Modelling the interaction between binaural and temporal speech processing
Résumé
When listening to speech in reverberant conditions, listeners profit from early speech reflections because they can be integrated with direct speech sound. In contrast, late reflections are typically detrimental because they cannot be integrated with the target speech. Rennies et al. (2019) measured speech reception thresholds (SRTs) in stationary noise in 86 conditions with different numbers and delay times of speech reflections. In some conditions, different interaural phase differences (IPDs) were introduced for the noise, the direct sound and the reflections in order to enable the listeners to use binaural unmasking.
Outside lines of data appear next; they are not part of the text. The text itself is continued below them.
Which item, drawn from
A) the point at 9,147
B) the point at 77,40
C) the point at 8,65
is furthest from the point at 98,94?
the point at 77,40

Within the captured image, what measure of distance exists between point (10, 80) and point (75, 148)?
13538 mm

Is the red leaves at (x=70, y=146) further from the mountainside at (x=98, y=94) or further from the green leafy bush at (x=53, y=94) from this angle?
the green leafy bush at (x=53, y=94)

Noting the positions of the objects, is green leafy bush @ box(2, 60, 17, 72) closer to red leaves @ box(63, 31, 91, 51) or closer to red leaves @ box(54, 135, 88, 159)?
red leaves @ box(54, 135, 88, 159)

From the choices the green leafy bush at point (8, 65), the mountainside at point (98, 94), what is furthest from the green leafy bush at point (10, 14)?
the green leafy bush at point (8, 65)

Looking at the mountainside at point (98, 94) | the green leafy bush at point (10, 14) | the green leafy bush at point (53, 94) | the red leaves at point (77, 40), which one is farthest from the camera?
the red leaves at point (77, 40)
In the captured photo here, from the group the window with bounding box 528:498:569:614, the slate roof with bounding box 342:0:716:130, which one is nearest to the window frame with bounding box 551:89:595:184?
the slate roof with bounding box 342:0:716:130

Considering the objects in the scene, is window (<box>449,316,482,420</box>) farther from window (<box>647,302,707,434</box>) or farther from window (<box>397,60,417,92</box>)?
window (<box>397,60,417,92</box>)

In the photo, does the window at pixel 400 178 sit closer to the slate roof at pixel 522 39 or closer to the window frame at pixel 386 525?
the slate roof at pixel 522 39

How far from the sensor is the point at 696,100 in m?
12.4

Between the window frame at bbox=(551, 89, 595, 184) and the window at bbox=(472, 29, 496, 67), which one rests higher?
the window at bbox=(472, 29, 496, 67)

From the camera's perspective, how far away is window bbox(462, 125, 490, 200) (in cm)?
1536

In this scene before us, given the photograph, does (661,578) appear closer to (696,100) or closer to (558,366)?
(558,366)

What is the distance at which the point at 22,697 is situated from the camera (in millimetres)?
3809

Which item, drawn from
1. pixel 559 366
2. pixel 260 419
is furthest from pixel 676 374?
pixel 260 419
By analyzing the binaural room impulse response (BRIR) while using the binaural speech intelligibility model (BSIM), Rennies et al. (2019) found that listeners used a temporal window with a length of 100 ms to integrate useful information. Speech reflections outside this window were detrimental. Interestingly, this ?useful?-window not necessarily has to be an ?early?- window, as it is not required that the direct speech sound is included. It is rather important that the window includes the maximum number of useful speech reflections. In this study we use the BSIM blindly, that means without knowledge of the BRIR and without knowledge of the clean speech signal. This is achieved by maximizing the speech-like modulations in the binaural front-end of the model, which applies an equalization cancellation (EC) model. In this way, the useful speech information is maximized and the detrimental information is minimized blindly. As this model works bottom-up it can be combined with arbitrary speech intelligibility measures, for instance, the speech intelligibility index (SII) or the speech transmission index (STI).